September 04, 2017
On Sunday, 3 September 2017 at 16:33:04 UTC, Moritz Maxeiner wrote:
> On Sunday, 3 September 2017 at 14:19:19 UTC, Ilya Yaroshenko wrote:
>> Ranges requires for 25% more space for canonical matrixes then iterators.
>
> We do have to differentiate between a container and the API with which to iterate over its elements.
> D's dynamic arrays (a pointer+length) require more space then using only a raw pointer, of course. If that's more than an iterator depends on the type of iterator you use. Most common iterator implementations I know consist of a begin and an end pointer, essentially requiring the same space as D's dynamic arrays.
> In the case you describe, though, we aren't talking about the iteration API, we are talking about what's used internally for storage.

Maybe I should call it cursors or generic pointers instead of iterators.
September 04, 2017
On Monday, 4 September 2017 at 04:29:36 UTC, Ilya wrote:
>
> Maybe I should call it cursors or generic pointers instead of iterators.

dcollections uses a cursor approach that seems different from yours
https://github.com/schveiguy/dcollections/blob/master/concepts.txt

Maybe generic pointers makes more sense? Unless I'm mistaken, mir iterators are more like pointers with specific operations defined for how they are incremented, assigned, etc.

I had been a little confused by the name iterators because I don't see any functions in mir that use begin/end. But I don't know if that's more about C++'s implementation of iterators or more core to the concept.


September 04, 2017
On 2017-09-03 12:46:05 +0000, Moritz Maxeiner said:

> I'll put in on my ever growing list of things to check out in depth, thanks :p

You're welcome. Don't wait to long ;-)

>> There is no difference between code & data in Rebol. And it has a very rich set of datatpye, IIRC about 35 native ones. And many of them are series, which can be operated in the same way.
> 
> Sounds like LISP :)

Yes, some ideas are the same. But the syntax is way more beautyful and useable.

> I agree, though I was talking about what the abstract data type of a "series" is, i.e. what operations is exposes. From my observation:
> A D input range exposes via empty/front/popFront.
> A classic iterator exposes via begin/end.
> A Rebol series seems to be a safer form of iterator, as it doesn't expose begin/end directly, but exposes restricted operations that are defined as manipulating begin/end.

The series has elements and a "current pointer" which can be manipulated. Begin & end are just that, begin and end of the series. You don't manipulate them directly.
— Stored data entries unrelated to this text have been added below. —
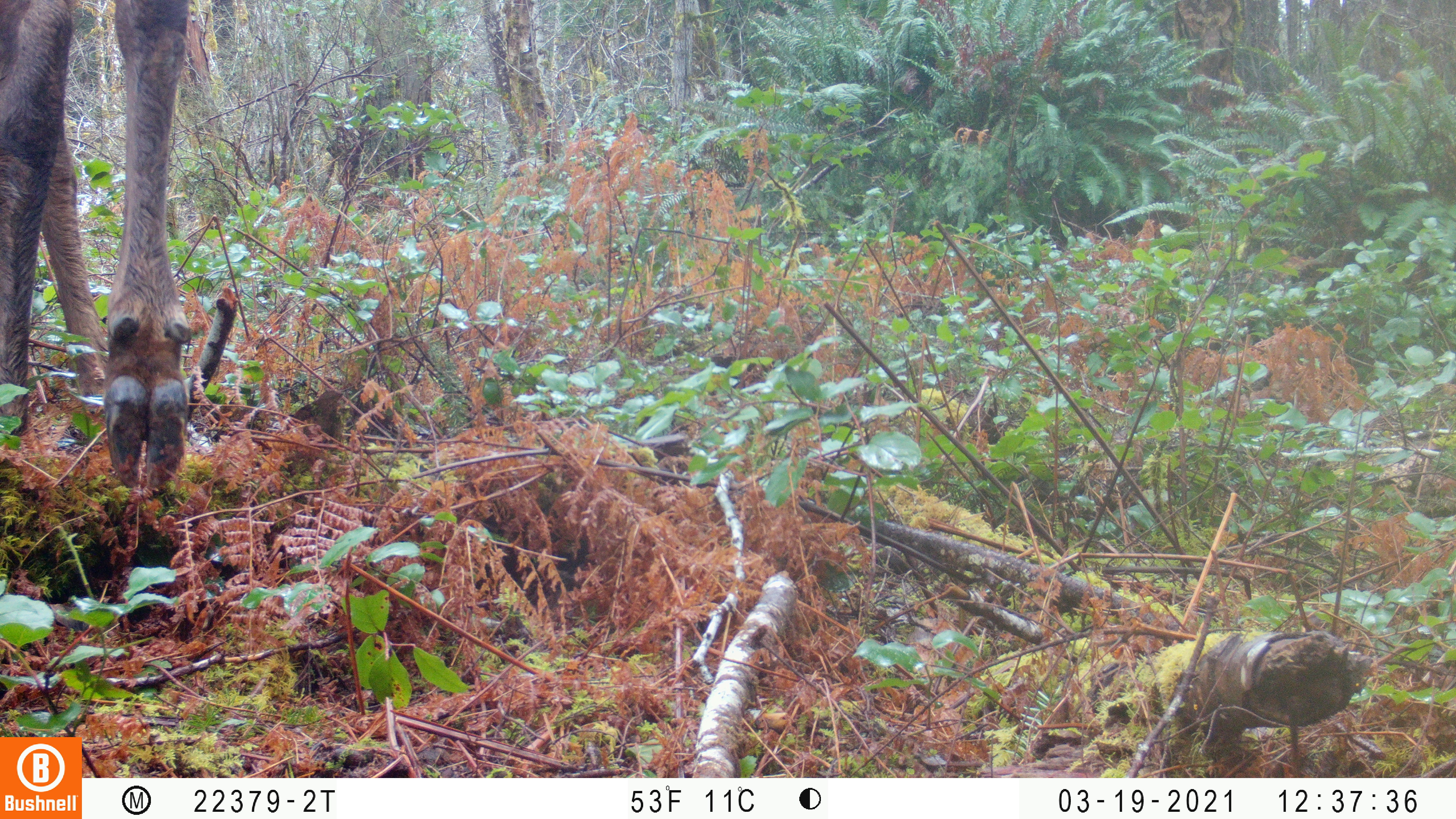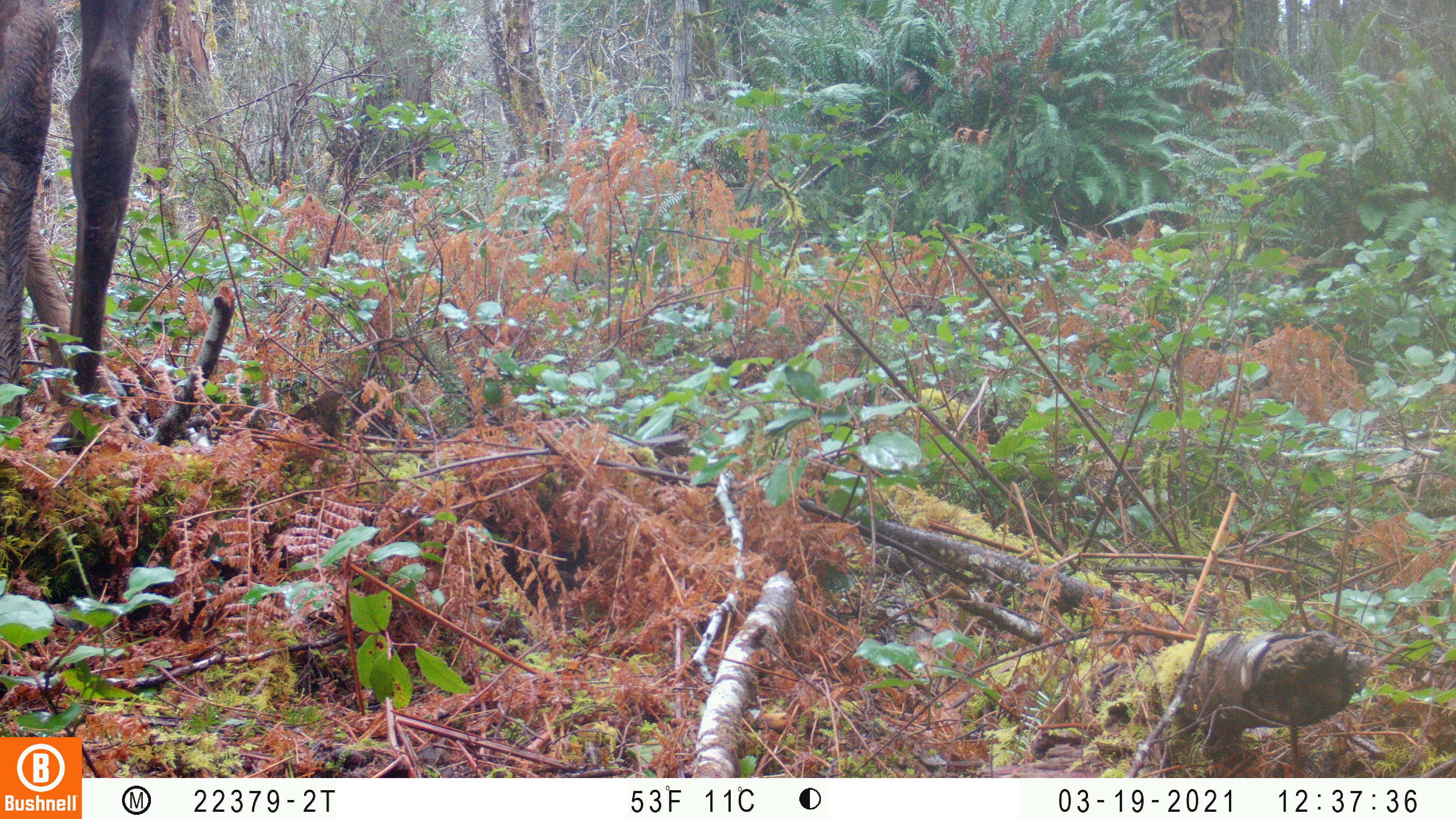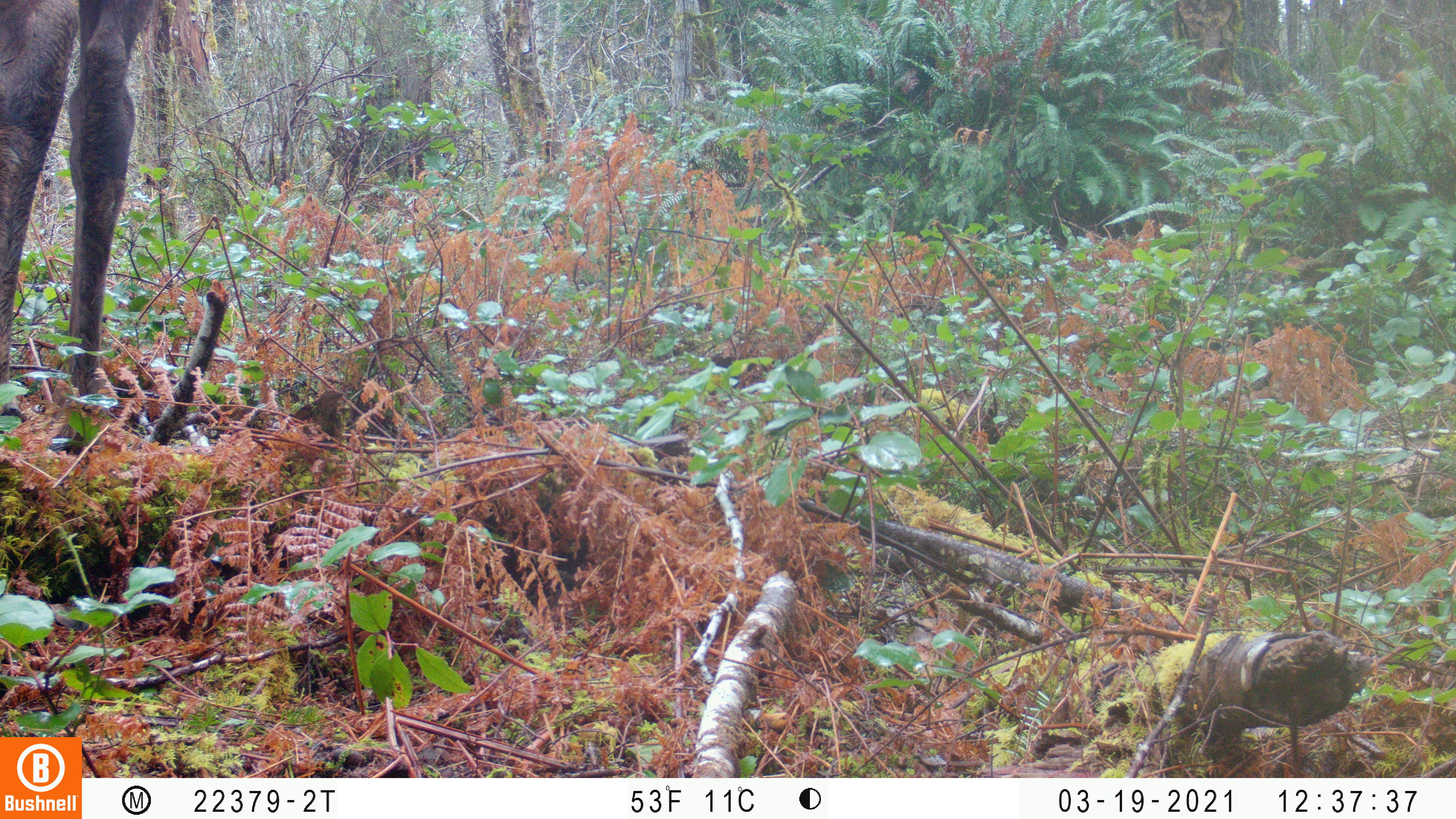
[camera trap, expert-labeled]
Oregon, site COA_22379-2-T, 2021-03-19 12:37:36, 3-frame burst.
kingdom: Animalia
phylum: Chordata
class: Mammalia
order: Artiodactyla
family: Cervidae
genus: Cervus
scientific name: Cervus canadensis roosevelti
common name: roosevelt elk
Roosevelt elk (Cervus canadensis roosevelti).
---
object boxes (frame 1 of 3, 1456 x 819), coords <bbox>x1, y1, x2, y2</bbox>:
roosevelt elk: <bbox>0, 0, 236, 543</bbox>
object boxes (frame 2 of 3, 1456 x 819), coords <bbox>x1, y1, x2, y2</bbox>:
roosevelt elk: <bbox>0, 0, 183, 494</bbox>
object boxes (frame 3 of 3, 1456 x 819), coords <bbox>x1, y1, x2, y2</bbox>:
roosevelt elk: <bbox>0, 0, 180, 488</bbox>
Of couse you can change a series by adding/removing, cutting etc. which then changes begin/end accordingly.

>> a: [a b c d e f g]
== [a b c d e f g]
>> a/5
== e
>> skip a 5
== [f g]
>> a
== [a b c d e f g]
>> b: a/5
== e
>> type? b
== word!
>> type? a
== block!
>> b: skip a 5
== [f g]
>> type? b
== block!
>> index? b
== 6
>> head b
== [a b c d e f g]

You can even treat such a block as fixed-size record and operate on this. Very handy.

-- 
Robert M. Münch
http://www.saphirion.com
smarter | better | faster

September 04, 2017
On Sunday, 3 September 2017 at 12:46:05 UTC, Moritz Maxeiner wrote:
> I agree, though I was talking about what the abstract data type of a "series" is, i.e. what operations is exposes. From my observation:
> A D input range exposes via empty/front/popFront.
> A classic iterator exposes via begin/end.
> A Rebol series seems to be a safer form of iterator, as it doesn't expose begin/end directly, but exposes restricted operations that are defined as manipulating begin/end.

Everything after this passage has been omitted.